• [Objectif 1]: Modifiez les lignes de données, de celle qui contient "Trace **cell**." à celle qui contient "1L15 5L17 12L16", en remplaçant "instance_id" par "id_instance" sans rien changer d'autre. Laissez les images hors de la réponse.

━━ Extrait du texte ━━

La rumeur circule des semaines mais n’a pas été confirmée. Même si le Pape l’a reçu il y a quelques temps longuement en audience privée, Mgr Gerhard Ludwig Müller, évêque de Ratisbonne, n’est que l’un des candidats possibles de l’actuel Pontife comme préfet de l’importantissime congrégation pour la doctrine de la foi, car une autre hypothèse revient sur le devant de la scène, celle de la nomination d’un prélat de transition, le cardinal Angelo Amato, un Salésien de 73 ans.
Dans le cas cependant de la désignation de Mgr Müller, celui-ci serait le deuxième successeur d’un autre Bavarois, Joseph Ratzinger himself ! Agé de 64 ans, théologien d’une certaine trempe qui connaît sur le bout des doigts l’oeuvre du Péruvien Gustavo Gutierrez, Müller est un intellectuel averti. Apprécié de Benoît XVI dont il veille à la publication des « opera omnia ». Au fil des années, il s’inscrit de plus en plus dans une ligne considérée comme conservatrice. En 2009, il était le deuxième sur la liste des candidats à la Présidence du conseil pontifical pour l’unité des chrétiens, mais dut s’effacer devant le premier, Mgr Kurt Koch.
Toujours est-il que l’évêque Müiller vient de faire paraître dans l’"Osservatore Romano" (s’il vous plaît) un article récent se voulant une sorte de réhabilitation de la théologie de la libération. Que d’aucuns pourront aussi réinterpréter comme une récupération, mais il est possible en fait que les deux intentions se chevauchent ! En fait, Mgr Müller entend mettre en valeur les points positifs de la théologie de la libération. Peut-être à la demande même du Pape. Pour l’évêque de Ratisbonne, lointain successeur de Saint Albert le Grand, il ne s’agit sans doute pas d’absoudre entièrement tous les courants de la théologie de la libération mais de valoriser les points positifs. Au fond, de séparer le bon grain de l’ivraie.

━━━
━━ Données d'exercice ━━

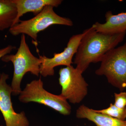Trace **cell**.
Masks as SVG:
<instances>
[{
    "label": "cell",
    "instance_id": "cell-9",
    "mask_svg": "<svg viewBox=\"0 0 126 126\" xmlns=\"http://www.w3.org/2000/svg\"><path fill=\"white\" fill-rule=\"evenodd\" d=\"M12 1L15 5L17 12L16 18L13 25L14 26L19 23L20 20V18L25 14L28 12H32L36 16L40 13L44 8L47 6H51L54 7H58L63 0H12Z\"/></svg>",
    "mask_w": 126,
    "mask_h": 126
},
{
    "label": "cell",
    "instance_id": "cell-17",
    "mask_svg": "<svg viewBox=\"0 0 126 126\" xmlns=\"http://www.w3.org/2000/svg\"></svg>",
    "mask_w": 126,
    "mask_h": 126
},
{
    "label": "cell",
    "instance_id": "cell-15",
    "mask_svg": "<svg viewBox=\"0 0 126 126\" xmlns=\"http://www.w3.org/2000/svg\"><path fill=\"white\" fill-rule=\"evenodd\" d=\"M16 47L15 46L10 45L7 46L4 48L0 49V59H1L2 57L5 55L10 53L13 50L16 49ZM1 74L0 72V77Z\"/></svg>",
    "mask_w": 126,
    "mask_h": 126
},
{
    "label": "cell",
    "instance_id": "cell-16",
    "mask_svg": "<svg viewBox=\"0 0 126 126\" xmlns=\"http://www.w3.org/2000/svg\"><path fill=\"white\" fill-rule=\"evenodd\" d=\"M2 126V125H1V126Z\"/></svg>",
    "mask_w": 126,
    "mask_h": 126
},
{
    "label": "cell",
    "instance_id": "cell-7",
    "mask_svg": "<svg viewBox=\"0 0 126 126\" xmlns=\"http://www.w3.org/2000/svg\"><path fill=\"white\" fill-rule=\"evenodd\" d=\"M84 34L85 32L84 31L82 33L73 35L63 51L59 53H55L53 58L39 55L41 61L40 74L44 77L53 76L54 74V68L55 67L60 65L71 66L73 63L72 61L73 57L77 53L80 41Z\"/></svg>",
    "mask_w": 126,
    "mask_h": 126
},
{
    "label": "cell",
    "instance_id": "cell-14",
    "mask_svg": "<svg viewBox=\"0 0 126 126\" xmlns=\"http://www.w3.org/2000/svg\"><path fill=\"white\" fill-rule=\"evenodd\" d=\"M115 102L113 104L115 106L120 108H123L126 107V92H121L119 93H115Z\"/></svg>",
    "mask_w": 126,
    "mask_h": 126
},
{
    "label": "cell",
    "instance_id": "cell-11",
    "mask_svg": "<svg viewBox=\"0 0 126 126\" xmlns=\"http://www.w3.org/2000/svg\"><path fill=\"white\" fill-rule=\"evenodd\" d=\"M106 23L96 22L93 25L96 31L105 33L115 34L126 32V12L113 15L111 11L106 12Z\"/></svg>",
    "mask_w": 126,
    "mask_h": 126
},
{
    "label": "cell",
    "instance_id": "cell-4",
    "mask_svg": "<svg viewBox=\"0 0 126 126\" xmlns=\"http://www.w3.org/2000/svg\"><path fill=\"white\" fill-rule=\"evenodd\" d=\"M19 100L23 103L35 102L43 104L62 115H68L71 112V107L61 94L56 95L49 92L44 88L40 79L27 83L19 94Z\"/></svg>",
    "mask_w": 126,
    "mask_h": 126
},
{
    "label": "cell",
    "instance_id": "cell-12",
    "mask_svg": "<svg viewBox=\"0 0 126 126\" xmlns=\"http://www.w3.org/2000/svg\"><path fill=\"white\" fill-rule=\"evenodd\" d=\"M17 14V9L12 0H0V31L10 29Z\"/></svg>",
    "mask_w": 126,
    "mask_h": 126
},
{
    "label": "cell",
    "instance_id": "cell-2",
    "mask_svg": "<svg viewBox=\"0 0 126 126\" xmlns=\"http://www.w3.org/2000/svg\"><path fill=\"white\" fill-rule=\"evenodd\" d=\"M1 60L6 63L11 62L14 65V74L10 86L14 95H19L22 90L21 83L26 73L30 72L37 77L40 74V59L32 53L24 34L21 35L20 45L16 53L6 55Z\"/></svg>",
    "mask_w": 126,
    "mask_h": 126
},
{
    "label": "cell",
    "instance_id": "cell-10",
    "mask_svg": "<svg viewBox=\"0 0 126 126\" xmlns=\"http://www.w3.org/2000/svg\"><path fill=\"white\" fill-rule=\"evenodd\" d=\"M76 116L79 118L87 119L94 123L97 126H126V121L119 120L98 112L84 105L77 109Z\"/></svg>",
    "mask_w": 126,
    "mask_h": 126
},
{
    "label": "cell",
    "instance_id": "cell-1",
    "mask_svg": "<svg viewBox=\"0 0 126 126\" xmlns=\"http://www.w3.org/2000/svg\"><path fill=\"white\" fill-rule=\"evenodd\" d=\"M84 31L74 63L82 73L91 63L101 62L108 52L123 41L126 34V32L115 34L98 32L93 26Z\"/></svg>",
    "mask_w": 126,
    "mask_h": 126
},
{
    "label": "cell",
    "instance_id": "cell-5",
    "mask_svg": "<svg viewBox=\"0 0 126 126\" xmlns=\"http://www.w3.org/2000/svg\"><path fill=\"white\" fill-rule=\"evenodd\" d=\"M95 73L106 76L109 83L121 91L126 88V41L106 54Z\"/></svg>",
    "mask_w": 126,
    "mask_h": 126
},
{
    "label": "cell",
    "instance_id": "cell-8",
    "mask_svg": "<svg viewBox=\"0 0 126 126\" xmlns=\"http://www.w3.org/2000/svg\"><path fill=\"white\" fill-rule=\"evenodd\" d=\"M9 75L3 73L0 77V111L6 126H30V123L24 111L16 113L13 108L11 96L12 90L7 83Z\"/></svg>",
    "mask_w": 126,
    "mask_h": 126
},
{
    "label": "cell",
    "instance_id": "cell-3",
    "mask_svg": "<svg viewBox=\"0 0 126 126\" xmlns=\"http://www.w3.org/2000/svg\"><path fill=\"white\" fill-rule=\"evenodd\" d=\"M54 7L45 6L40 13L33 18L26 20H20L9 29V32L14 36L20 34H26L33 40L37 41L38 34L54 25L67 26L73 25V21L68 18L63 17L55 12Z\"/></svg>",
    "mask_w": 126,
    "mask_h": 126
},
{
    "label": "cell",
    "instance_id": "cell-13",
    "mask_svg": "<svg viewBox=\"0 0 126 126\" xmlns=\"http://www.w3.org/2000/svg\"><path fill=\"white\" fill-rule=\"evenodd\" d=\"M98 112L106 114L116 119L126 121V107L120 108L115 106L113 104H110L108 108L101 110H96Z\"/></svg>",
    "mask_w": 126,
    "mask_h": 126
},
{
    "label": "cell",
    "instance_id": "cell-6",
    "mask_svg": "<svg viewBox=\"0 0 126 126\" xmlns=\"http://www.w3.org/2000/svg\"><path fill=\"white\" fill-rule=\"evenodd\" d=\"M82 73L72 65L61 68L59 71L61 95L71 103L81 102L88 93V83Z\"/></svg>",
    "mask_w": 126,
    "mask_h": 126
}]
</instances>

━━━
━━ Données d'exercice ━━

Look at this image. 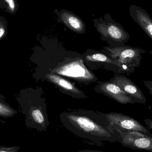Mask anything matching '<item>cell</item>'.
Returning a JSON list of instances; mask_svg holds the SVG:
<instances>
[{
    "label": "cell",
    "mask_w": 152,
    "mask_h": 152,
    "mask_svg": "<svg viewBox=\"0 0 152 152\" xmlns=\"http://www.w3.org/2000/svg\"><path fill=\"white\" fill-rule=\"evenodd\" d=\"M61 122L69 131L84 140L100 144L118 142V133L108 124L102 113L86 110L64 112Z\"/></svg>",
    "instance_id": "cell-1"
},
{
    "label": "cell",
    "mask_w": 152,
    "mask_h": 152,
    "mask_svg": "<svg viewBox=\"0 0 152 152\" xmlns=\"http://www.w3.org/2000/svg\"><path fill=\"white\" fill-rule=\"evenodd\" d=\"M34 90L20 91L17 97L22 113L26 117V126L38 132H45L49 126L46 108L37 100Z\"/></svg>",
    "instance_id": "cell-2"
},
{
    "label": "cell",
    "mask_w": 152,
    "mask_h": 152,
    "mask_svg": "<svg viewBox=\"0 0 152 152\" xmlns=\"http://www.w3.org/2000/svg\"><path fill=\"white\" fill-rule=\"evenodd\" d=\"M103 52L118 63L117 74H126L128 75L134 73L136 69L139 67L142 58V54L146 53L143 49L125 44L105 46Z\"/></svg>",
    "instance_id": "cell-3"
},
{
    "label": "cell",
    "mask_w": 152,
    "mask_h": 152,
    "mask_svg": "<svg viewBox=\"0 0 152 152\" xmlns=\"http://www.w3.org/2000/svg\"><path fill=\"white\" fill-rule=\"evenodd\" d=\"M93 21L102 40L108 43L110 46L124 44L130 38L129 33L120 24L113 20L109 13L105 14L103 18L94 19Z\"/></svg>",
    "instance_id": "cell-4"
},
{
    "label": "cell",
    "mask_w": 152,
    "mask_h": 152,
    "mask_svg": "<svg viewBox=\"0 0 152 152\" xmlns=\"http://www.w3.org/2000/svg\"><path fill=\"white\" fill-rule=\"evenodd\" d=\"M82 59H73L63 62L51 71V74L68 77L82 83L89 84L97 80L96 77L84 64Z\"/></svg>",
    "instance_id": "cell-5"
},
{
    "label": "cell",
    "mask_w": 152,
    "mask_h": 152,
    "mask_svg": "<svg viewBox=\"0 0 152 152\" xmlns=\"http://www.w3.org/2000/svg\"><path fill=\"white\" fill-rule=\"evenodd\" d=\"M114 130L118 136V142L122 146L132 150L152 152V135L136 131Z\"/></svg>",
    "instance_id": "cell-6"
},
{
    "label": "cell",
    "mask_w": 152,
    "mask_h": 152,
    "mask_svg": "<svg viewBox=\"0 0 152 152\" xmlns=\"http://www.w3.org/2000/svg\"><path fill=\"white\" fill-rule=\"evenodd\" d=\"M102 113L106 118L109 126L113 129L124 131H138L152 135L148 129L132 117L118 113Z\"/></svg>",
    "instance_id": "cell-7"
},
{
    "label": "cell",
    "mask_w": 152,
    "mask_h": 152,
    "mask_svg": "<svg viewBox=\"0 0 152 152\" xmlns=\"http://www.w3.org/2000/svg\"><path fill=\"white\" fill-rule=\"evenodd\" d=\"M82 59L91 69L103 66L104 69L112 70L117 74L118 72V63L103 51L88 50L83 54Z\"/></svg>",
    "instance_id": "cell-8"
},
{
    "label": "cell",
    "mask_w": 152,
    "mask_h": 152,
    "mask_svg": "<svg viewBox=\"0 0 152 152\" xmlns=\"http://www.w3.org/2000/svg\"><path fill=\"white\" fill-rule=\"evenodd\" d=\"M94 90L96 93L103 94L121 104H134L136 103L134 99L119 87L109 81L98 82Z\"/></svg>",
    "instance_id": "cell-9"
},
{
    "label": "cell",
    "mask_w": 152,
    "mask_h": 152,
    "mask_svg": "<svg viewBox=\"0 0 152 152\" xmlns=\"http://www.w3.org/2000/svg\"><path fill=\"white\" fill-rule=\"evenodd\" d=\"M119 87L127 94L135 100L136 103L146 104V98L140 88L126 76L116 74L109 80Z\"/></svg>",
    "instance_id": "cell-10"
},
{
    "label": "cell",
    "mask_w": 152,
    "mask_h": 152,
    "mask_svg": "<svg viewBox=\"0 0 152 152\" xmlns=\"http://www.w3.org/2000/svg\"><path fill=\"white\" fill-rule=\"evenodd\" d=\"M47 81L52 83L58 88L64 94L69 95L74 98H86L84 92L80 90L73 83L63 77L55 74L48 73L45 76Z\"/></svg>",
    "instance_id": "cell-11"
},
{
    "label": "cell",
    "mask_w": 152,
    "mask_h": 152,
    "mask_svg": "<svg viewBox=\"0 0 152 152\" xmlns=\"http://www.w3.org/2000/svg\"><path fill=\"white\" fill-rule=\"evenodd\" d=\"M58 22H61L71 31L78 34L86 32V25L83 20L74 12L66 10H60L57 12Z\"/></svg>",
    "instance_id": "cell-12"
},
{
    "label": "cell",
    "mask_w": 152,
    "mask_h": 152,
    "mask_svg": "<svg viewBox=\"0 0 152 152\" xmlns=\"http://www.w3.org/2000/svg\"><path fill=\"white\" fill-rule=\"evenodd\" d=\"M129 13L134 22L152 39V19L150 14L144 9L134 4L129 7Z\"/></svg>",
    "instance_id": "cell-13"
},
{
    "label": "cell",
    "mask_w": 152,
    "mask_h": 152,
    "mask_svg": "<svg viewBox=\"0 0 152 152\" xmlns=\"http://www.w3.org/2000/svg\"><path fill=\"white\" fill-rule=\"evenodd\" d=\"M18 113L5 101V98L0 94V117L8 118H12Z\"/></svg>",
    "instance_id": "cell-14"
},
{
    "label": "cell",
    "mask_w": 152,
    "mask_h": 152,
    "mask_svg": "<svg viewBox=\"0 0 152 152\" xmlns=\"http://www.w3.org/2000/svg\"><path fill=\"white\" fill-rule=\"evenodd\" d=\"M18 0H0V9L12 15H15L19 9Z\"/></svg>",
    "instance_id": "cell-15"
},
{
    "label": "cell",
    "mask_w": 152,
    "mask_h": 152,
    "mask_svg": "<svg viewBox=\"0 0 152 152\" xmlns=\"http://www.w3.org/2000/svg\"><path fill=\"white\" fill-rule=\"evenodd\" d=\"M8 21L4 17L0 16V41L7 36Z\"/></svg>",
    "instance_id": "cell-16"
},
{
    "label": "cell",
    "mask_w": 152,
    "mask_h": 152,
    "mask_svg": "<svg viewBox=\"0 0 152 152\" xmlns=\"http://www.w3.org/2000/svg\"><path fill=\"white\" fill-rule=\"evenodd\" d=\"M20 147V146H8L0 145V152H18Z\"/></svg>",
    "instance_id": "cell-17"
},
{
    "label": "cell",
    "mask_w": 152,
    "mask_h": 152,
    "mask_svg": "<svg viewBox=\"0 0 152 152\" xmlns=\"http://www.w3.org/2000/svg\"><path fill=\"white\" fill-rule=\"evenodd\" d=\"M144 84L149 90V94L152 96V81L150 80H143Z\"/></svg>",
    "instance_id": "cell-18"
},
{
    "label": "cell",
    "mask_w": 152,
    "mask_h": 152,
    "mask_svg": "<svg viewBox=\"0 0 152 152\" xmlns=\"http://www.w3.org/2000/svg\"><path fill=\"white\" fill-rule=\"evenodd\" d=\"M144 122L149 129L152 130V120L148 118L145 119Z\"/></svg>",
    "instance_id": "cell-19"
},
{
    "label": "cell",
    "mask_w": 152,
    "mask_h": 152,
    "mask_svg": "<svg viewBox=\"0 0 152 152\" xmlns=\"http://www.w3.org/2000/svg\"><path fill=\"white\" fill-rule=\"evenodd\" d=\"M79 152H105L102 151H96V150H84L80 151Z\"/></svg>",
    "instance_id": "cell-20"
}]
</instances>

━━━
━━ Données d'exercice ━━

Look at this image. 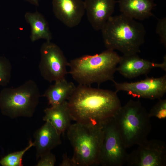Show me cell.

━━━

• [Objectif 2]: Rédigez la suite de l'article sur Mgr Müller et la théologie de la libération, en partant de sa dernière phrase.

• [Réponse 1]:
Trace **cell**.
Masks as SVG:
<instances>
[{
    "label": "cell",
    "id_instance": "cell-9",
    "mask_svg": "<svg viewBox=\"0 0 126 126\" xmlns=\"http://www.w3.org/2000/svg\"><path fill=\"white\" fill-rule=\"evenodd\" d=\"M12 1L15 5L17 12L16 18L13 25L14 26L19 23L20 20V18L25 14L28 12H32L36 16L40 13L44 8L47 6H51L54 7H58L63 0H12Z\"/></svg>",

• [Réponse 2]:
Ceci dit, au Vatican même on veut redorer l’image d’un pontificat sensible aux pauvres. Certains prélats travaillent en ce sens. En particulier le nouveau préfet de la congrégation des religieux, l’archevêque brésilien Joao Braz. Ce prélat souriant de 64 ans, en fait un modéré plutôt qu’un progressiste, répète à qui veut l’entendre que la théologie de la libération n’"est pas seulement utile mais nécessaire".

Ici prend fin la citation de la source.